[Your task] Render the lines in the listing below as a numbered list, leaving out blank lines, covering only the span from the line containing "How far from where" to the line containing "642 millimetres", with both ends included.
═══ Data supplied ═══
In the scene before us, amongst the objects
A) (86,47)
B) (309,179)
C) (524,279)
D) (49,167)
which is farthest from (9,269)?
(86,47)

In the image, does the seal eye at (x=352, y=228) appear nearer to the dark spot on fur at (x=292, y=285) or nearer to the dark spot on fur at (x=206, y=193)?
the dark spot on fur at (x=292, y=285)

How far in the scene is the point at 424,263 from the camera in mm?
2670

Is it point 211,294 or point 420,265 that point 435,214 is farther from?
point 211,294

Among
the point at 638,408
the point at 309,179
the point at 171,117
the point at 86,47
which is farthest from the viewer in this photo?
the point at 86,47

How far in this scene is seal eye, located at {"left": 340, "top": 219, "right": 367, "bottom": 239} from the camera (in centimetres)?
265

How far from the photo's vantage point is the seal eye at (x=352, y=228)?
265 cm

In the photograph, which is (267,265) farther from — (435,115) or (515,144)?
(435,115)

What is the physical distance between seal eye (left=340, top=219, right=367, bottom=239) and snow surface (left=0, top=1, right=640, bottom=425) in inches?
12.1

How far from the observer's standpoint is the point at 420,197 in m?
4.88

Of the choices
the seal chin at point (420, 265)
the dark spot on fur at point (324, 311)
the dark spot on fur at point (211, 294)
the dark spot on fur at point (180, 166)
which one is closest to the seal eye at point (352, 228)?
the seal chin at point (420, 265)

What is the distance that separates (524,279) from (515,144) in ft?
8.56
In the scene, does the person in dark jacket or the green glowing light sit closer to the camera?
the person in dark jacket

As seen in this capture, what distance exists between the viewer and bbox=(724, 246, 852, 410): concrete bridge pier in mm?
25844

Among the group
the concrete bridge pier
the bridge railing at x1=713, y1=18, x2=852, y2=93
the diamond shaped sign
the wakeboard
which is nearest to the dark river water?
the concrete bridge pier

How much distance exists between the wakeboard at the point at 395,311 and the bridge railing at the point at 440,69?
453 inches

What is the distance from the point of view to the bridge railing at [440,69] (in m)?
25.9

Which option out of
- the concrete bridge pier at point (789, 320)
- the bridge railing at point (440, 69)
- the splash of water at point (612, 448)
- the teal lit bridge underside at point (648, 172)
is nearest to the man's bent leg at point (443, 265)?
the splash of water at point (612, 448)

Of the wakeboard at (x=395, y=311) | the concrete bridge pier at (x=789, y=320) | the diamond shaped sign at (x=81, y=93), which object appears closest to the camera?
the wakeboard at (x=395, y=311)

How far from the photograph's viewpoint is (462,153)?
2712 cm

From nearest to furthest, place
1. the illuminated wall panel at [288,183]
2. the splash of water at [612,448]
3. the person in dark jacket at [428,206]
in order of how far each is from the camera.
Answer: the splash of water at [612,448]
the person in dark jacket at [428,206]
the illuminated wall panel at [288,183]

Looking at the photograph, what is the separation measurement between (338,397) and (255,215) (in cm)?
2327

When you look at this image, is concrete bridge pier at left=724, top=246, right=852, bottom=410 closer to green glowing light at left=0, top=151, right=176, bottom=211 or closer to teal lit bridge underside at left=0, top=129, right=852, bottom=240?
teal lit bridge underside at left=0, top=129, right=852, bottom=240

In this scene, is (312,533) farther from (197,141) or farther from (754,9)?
═══
═══ Data supplied ═══
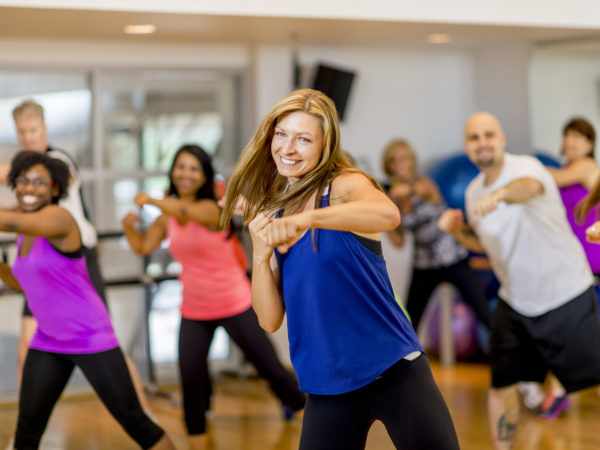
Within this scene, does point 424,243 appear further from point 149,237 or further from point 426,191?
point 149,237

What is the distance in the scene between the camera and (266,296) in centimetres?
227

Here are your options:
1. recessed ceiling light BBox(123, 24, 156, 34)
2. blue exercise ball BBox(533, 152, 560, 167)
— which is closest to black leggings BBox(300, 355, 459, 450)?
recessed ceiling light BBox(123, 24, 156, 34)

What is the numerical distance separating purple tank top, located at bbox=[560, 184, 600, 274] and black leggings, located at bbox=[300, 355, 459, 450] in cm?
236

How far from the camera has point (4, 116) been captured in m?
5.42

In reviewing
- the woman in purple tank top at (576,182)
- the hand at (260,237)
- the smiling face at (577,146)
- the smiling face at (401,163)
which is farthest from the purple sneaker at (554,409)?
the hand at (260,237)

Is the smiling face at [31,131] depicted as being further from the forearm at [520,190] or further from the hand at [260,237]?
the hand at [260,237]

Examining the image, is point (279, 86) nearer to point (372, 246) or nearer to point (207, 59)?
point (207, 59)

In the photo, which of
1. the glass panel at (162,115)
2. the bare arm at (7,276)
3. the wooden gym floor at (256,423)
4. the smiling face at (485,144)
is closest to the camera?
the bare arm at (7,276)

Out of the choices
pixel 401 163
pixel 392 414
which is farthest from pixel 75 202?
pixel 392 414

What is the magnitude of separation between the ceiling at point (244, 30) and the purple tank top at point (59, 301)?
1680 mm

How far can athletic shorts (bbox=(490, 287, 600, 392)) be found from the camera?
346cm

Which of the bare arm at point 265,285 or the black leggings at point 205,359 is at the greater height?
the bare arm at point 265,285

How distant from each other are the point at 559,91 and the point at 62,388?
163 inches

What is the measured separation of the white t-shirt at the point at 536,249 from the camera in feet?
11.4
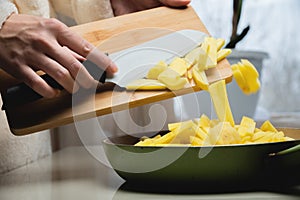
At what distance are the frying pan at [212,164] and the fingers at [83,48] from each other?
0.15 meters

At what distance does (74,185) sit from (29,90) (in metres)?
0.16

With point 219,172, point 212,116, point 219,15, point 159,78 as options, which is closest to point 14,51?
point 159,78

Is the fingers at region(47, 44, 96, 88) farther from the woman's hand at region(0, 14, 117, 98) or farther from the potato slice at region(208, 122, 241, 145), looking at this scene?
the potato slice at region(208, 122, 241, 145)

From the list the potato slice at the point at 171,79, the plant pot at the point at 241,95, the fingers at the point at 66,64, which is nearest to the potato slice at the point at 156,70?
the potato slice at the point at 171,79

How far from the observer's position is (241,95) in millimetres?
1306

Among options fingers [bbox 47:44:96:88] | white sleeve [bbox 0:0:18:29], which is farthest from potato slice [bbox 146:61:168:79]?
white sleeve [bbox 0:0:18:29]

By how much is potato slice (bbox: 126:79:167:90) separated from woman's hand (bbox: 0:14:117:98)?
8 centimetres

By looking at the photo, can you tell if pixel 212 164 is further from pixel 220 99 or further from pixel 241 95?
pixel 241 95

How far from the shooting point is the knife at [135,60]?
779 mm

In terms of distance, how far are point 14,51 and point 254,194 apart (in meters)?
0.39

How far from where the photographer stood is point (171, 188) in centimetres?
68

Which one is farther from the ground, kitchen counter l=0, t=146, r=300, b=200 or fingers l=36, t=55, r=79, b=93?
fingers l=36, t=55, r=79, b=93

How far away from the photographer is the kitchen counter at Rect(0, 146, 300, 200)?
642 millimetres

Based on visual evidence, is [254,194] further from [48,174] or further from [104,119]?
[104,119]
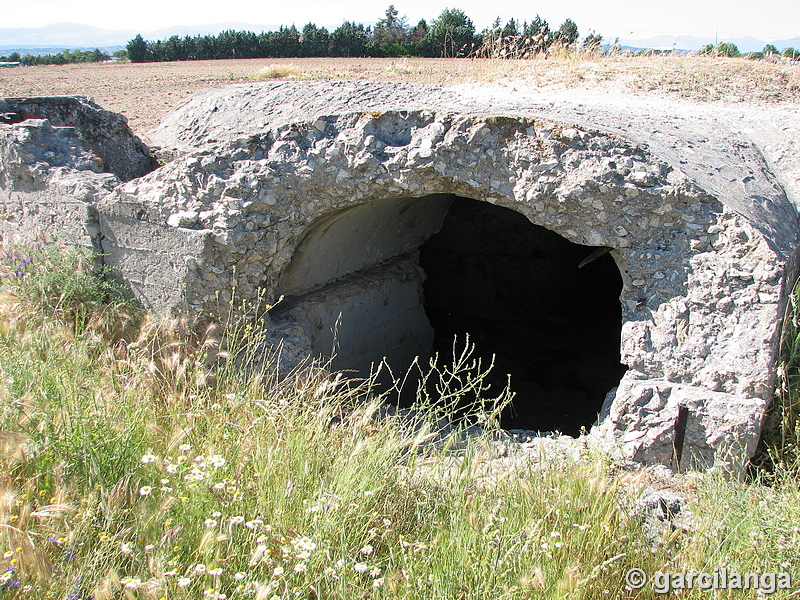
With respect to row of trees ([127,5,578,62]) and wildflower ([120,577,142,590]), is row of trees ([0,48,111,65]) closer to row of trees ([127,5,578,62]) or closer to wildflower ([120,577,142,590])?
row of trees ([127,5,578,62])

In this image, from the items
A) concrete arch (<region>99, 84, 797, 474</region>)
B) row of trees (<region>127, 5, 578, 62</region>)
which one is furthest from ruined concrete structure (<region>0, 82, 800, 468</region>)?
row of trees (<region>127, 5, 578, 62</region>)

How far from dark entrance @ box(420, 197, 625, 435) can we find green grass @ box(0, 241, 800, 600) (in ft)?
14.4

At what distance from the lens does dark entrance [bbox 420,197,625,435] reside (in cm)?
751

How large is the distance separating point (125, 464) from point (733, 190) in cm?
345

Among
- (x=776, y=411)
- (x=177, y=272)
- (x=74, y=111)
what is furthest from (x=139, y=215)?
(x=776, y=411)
═══
[Result]
1. How far from where the photographer stood is point (171, 188) in centimetres?
2. 68
3. Which one is farther from the ground, kitchen counter l=0, t=146, r=300, b=200 or fingers l=36, t=55, r=79, b=93?
4. fingers l=36, t=55, r=79, b=93
5. How far away from the photographer is the kitchen counter at Rect(0, 146, 300, 200)?
6. 642 millimetres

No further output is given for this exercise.